Combine all ingredients and drop a tablespoon of the batter onto each hot pizzelle press iron, close and bake until steaming stops, about 45 seconds.  You may have to apply a very light spray oil to the press before each batch.  Remove from press, place on wire rack to cool and decorate with melted 72% dark chocolate and crushed candy canes.

Hint:  Melt chocolate in a ziplock sandwich bag placed in a bowl of hot water.  After chocolate has melted, dry off the outside of the bag and snip the corner to add chocolate piping to the cookies.
Smile at yourself for being so darn clever.

Thursday, November 24, 2016

Stuffing! Vegan Cornbread, Wild Rice and (not) Sausage Stuffing Recipe, or Plant-based with no added fat

Previous Post but this is the perfect time of year to bring it back!

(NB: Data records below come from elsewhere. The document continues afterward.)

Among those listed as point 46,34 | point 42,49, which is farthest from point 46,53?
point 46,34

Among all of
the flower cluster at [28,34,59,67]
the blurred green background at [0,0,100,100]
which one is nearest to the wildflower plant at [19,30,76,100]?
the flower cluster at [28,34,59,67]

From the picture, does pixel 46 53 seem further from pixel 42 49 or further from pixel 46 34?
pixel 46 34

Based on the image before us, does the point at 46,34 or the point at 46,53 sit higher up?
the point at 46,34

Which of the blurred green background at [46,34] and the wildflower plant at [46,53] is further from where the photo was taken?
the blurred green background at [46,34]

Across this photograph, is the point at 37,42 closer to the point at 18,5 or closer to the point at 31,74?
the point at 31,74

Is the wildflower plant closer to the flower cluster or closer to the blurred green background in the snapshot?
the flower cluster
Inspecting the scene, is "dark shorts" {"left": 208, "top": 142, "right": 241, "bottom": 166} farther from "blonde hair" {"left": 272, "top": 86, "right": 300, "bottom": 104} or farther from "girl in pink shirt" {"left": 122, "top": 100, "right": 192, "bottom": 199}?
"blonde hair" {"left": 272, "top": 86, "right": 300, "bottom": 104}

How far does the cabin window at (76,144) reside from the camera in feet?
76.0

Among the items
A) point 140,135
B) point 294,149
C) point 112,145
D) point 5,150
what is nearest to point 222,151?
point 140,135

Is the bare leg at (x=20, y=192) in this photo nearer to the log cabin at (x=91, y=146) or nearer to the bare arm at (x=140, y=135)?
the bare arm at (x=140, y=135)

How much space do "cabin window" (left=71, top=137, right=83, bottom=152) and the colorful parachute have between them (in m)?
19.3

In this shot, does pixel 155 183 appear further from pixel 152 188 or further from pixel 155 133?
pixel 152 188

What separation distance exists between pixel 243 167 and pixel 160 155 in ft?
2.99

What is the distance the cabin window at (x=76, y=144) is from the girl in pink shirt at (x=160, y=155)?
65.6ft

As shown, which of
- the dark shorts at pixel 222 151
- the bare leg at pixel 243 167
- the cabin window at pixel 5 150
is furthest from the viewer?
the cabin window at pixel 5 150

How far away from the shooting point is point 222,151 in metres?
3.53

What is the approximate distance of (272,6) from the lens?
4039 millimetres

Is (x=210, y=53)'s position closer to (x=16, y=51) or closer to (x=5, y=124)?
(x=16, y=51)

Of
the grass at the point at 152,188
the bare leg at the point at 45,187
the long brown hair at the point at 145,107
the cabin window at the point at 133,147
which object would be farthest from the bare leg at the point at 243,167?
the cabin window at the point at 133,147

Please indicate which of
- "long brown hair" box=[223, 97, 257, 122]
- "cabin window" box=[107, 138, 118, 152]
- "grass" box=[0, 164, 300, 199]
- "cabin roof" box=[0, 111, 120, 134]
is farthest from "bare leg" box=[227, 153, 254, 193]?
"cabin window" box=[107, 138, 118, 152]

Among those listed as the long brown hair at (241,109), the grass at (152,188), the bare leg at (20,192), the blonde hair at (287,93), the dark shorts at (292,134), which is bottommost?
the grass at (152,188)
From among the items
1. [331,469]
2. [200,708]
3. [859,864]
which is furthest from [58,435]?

On Thanksgiving, I can forego everything but the stuffing.  We began eating a plant based diet just a few weeks before Thanksgiving the year we started this--2011-- and what a holiday to not be able to sit down and eat the traditional meal.  So it was essential for me to find a way to have a stuffing that tasted as close as possible to my recipe of cornbread stuffing with wild rice and sausage, the recipe for stuffing that became our standard after working on it for years.
The new plant based version is very similar, a combination of the stuffing I grew up with, cornbread stuffing, and the stuffing my husband likes--wild rice and sausage.  This version leaves out the diced boiled eggs, diced gizzard, heart and turkey broth and meat from the neck that I used to boil and include.
You know what?  I actually like this version better.

Cornbread Stuffing

1 batch cornbread from a plant-based, no added fat recipe prepared and cooled (can be made a day ahead, I always do it the night before--it's a tradition)
2 cups long grain and wild rice mix prepared by simmering in 2 cups vegetable broth and 1 tsp. dried herbs (Bragg 24 herb mix recommended)
2 cups vegan sausage substitute like textured soy, as low fat as possible (or see recipe below)
4 stalks celery, diced
1 cup soy curls, rehydrated with 3/4 cup hot not-chicken bouillon and diced into 1/2" pieces
1/3 cup walnuts (toasted) and chopped coarsely
3 cloves garlic finely diced
1 can sliced water chestnuts drained and chopped very coarsely
2 tsp. dried rubbed sage or poultry seasoning and 1 tsp. granulated garlic and dash of blach pepper
1/2 cup fresh parsley
2 cups 
broth (mushroom, vegetable or not-chicken bouillon stock)
Paprika to dust top of casserole with before baking

Cut cornbread into 1/2" cubes and set aside.
Sauté celery and garlic in nonstick skillet,
add broth and cook until garlic is tender.
Toss all ingredients in large bowl.  You may need to add more broth to make sure stuffing is moist but not saturated, then transfer to baking dish, 9x13 or similar.  Cover with foil or casserole lid and bake at 325 degrees farenheit for 60 minutes.

Sausage recipe:
1 cup TVP (textured vegetable protein, unflavored)
1 cup vegetable broth, hot
1/4 tsp dry powdered ginger
1/8 tsp anise, crushed fine

1/2 tsp salt
1 tsp sage
1/4 tsp cayenne pepper
1 tsp black pepper
1/4 tsp rosemary, crushed
Stir all seasonings and broth into TVP and let sit for 10 minutes.
(Stir in 1/2 cup vital wheat gluten if pressing into patties such as for breakfast.)

Stuffing is even better the second day!  Serving suggestion: sprinkle dried cranberries over the top of  each serving.
This is ideal stuffed into large mushroom caps and baked until mushrooms are tender in a covered casserole with a little vegetable broth.